Ein Frau wirft ihren Stimmzettel in die Wahlurne. © Pia Bayer/dpa (Symbolbild)

Kamenz/Dresden. Die Zeiten ändern sich, doch die Zuversicht aller Parteien vor einer Wahl bleibt: Auch bei den sächsischen Kommunalwahlen und Europawahlen am 9. Juni ist das nicht anders. Stellung ausbauen oder zumindest halten, lautet die Devise bei allen größeren Parteien. Tatsächlich dürfte sich das Machtgefüge im Freistaat aber verändern. Denn vom aktuellen Umfragehoch der AfD mit Blick auf die Landtagswahl am 1. September dürften auch deren Kandidaten für kommunale Ämter und für das Europaparlament profitieren. Das Ergebnis der Europawahl gilt wiederum als Fingerzeig für die Landtagswahl.

Bei den Kommunalwahlen werden die Mitglieder von zehn Kreistagen, 418 Stadt- und Gemeinderäten und vielerorts auch Ortschaftsräte gewählt. In der Landeshauptstadt Dresden steht zudem die Wahl von zehn Stadtbezirksbeiräten an. Die Amtsperiode dauert fünf Jahre. Zur Europawahl sind in Sachsen etwa 3,3 Millionen Menschen wahlberechtigt. Zu Kommunalwahlen sind es etwa 70.000 Menschen weniger, weil man hier erst ab 18. Lebensjahr wählen kann. Viele halten das für paradox: 16- und 17-Jährige dürfen zwar das Europaparlament mitwählen, nicht aber ihren Gemeinde- oder Stadtrat.

"Kommunalwahlen laufen unter eigenen Gesetzen.
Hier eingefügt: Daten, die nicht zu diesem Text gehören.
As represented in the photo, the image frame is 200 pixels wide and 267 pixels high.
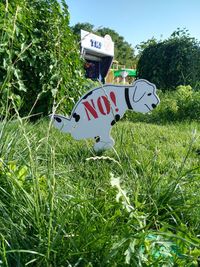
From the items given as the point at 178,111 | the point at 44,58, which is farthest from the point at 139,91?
the point at 178,111

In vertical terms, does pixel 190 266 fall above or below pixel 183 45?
below

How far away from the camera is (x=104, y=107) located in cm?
303

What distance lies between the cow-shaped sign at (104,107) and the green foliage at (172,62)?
615cm

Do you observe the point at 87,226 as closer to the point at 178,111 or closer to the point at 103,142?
the point at 103,142

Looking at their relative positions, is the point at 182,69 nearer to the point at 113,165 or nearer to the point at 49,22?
the point at 49,22

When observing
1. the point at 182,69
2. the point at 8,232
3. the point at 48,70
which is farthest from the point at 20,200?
Answer: the point at 182,69

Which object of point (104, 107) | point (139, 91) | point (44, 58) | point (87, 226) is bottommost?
point (87, 226)

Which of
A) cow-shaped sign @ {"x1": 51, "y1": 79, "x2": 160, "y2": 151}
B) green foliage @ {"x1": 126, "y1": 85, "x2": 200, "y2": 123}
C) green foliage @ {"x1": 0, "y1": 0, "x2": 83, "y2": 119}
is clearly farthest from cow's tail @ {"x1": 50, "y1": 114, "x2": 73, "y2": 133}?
green foliage @ {"x1": 126, "y1": 85, "x2": 200, "y2": 123}

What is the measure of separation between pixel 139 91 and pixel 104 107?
312 millimetres

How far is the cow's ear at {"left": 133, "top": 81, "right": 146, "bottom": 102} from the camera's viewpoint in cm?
295

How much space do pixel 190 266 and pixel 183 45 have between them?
8.79 metres

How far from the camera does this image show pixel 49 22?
468 cm

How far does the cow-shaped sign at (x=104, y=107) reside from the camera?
2.96 m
Da spielen Parteien nur am Rande eine Rolle. Vielmehr stehen Personen im Vordergrund", sagt der Dresdner Politikwissenschaftler Hans Vorländer. Auf lokaler Ebene seien vor allem Freie Wählervereinigungen stark. Hier gehe es also überwiegend um lokale Gesichtspunkte. Bei der Europawahl werde die Neigung zur Zustimmung oder Abstrafung einer Partei eher deutlich. "Das Misstrauen, das den Parteien im demokratischen Spektrum in den letzten Wochen und Monaten entgegenschlug, wird sich da bemerkbar machen".
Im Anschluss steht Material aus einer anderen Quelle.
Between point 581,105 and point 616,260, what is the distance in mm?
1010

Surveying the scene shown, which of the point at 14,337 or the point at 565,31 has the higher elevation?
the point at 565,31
Vor fünf Jahren war die AfD bei der Europawahl mit 25,3 Prozent der Stimmen vor der CDU (23,0) gelandet. Bei der Landtagswahl ein paar Monate später konnte die CDU den Spieß wieder herumdrehen. Auch bei der Kommunalwahl schnitten die Christdemokraten damals besser ab als die AfD. Bei den Kreistagen hatten sie in acht von zehn Landkreisen die Nase vorn. Auch bei den Gemeinderatswahlen konnte die Union (23,8 Prozent) die AfD (15,3 Prozent) abhängen. Sieger waren hier allerdings die Freien Wählervereinigungen, die gut ein Viertel aller Stimmen - 25,8 Prozent - einheimsten.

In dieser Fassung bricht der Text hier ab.